For some reason lately, the subject of apology keeps coming up in one context or another. A variety of friends have had issues with apologies, anger, and interpersonal issues lately. It's also come up for characters in a storyline I'm writing in Fallen Leaves. It's gotten me thinking about apologies in general.

When I was a kid I used to say "I'm sorry." A lot. I wasn't always sure why I was sorry. I used "I'm sorry" as a magic phrase that really meant, "Please stop being mad at me, I don't care what it is I've done to offend you, just don't hate me."

I got told a lot to stop apologizing, and I never understood it. I didn't understand that a real apology isn't about making someone stop being angry, it's about recognizing your own transgressions, and wanting to make amends.

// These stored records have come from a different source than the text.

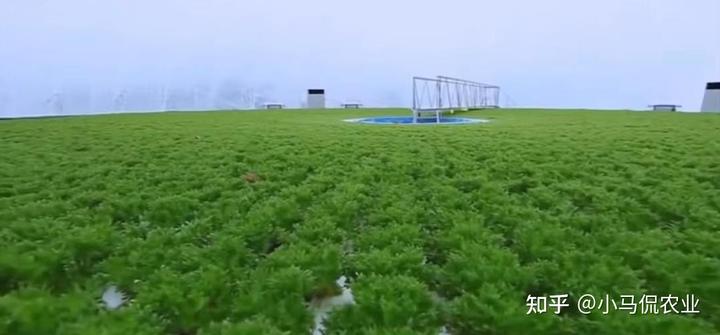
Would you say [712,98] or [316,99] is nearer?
[712,98]

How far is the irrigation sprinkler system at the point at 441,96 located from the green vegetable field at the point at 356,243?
8.42 metres

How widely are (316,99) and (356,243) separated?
19330mm

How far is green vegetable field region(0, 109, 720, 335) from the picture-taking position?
168cm

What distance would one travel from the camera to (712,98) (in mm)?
16969

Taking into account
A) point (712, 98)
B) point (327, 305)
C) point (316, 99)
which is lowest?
point (327, 305)

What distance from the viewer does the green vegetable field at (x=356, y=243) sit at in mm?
1679

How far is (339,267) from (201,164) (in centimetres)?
283

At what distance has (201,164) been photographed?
14.9 ft

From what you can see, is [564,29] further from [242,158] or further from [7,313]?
[7,313]

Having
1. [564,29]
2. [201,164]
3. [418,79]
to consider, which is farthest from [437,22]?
[201,164]
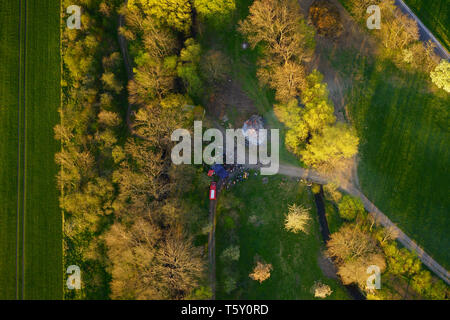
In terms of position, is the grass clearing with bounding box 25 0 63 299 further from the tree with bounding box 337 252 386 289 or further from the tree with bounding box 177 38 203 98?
the tree with bounding box 337 252 386 289

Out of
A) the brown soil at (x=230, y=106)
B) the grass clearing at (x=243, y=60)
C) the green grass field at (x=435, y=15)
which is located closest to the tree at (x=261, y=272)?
the grass clearing at (x=243, y=60)

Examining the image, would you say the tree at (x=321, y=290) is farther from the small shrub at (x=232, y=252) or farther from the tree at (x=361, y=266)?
the small shrub at (x=232, y=252)

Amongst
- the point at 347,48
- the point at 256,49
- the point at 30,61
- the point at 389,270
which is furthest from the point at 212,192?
the point at 30,61

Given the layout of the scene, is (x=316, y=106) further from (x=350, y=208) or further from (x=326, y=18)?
(x=350, y=208)

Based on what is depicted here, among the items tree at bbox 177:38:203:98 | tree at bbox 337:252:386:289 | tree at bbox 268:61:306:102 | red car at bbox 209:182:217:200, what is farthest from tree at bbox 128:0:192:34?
tree at bbox 337:252:386:289

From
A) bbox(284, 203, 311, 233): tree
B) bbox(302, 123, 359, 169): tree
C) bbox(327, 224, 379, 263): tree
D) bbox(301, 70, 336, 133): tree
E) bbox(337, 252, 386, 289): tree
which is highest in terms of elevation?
bbox(301, 70, 336, 133): tree

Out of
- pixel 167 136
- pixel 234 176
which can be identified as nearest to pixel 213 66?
pixel 167 136
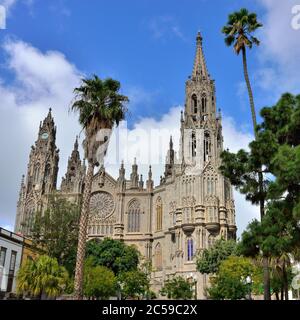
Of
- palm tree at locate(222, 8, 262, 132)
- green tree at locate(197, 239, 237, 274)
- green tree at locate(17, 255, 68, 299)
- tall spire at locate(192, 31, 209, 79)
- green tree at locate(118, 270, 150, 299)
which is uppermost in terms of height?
tall spire at locate(192, 31, 209, 79)

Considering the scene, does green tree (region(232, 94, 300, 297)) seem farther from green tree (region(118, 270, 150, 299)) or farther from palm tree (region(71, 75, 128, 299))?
green tree (region(118, 270, 150, 299))

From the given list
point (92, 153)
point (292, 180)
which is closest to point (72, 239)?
point (92, 153)

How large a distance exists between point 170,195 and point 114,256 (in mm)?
14581

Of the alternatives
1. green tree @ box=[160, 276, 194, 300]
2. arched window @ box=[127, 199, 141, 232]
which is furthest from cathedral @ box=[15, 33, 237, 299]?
green tree @ box=[160, 276, 194, 300]

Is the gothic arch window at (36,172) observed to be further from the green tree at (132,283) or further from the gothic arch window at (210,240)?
the gothic arch window at (210,240)

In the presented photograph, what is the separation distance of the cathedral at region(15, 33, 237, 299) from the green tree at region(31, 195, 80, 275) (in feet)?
49.3

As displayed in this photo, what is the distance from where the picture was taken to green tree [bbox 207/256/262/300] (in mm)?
41719

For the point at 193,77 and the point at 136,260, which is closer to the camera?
the point at 136,260

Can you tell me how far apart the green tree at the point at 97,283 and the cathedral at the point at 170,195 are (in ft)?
43.3

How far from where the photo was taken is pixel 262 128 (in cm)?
1961

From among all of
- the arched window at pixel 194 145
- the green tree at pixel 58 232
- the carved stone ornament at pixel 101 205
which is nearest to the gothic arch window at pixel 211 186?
the arched window at pixel 194 145

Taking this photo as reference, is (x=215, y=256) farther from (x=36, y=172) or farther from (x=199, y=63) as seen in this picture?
(x=36, y=172)
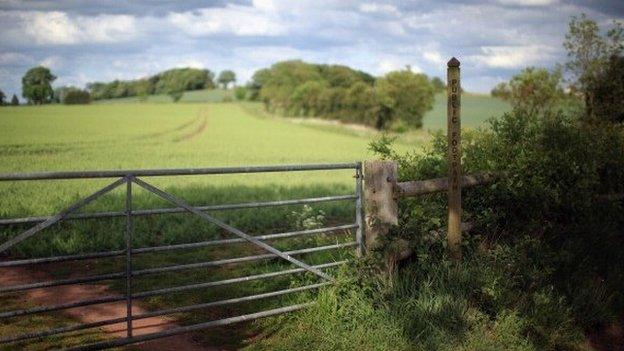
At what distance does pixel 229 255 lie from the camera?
31.4ft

I got a little older and I learned more about apologies, and about guilt, regret, mistakes, anger, and hurt. And forgiveness. I learned that a real apology, when you have truly done something wrong, even if you didn't mean to, or had a good reason for it, or were doing the best you could, has to be an uncluttered, unencumbered thing. It has to be pure, with no "but..." appended to it.

"I'm sorry, but..." isn't an apology, it's a defense. Or sometimes an attack. It's a passive aggressive attempt to invalidate the feelings of the person to whom you are apologizing, to make them feel bad for having asked (however indirectly) an apology of you.

Here's an example. My relationship with my mom was very broken when I was a child. I moved away at fourteen, and for several years we barely spoke, and didn't see one another at all. Even after we started talking again, for years she'd say things like "I'm sorry, but I was doing the best I could. I'm sorry, but you were a difficult child. I'm sorry, but you know I had a bad childhood myself." It was never a true apology, and our relationship was never really healed, merely patched over.

Then, one day, everything changed. She said in a very genuine, open way, "I hurt you when you were a child, I shouldn't have done that. It is my greatest regret in life, and I am so sorry," without qualification, without defensiveness, without an implication that I had to forgive her. When that happened, we could finally begin to heal our relationship in earnest. That apology is, in many ways, my mother's greatest gift to me.

It's not the fact of apology, or the number of times it's made, but the sincerety of it, and the underlying willingness to hear what the person you are apologizing to is really asking for, the willingness to change your behavior so you don't have to keep apologizing, that really makes a difference.

An apology is not a defeat, either. I think a lot of times, that urge to qualify and justify that goes with an apology stems from a zero-sum game kind of thinking, where there has to be a winner and a loser. A genuine apology between peers isn't about power, or righteousness, or win and lose. It's about recognizing damage you have done, acknowledging your mistakes, and making an effort not to make those mistakes again.

My mom's apology was so healing because she allowed me to be hurt. Allowed me to have my feelings. Her apology validated my feelings, and when they were validated, I could begin the road to forgiveness. It was when she stopped qualifying her apology and emasculating it, that I was able to move beyond my hurt and start to see that yes, she really was trying the best she could.

So... I don't know where I'm going with this, except to say that there is a line in the Christian prayer that is perhaps the one most meaningful to me. "Forgive us our trespasses, as we forgive those who trespass against us." It's a bit like the Golden Rule, really. We are asking God to forgive us, and to be our guide and open our hearts so that we forgive those who hurt us, too. It's the other side of apology.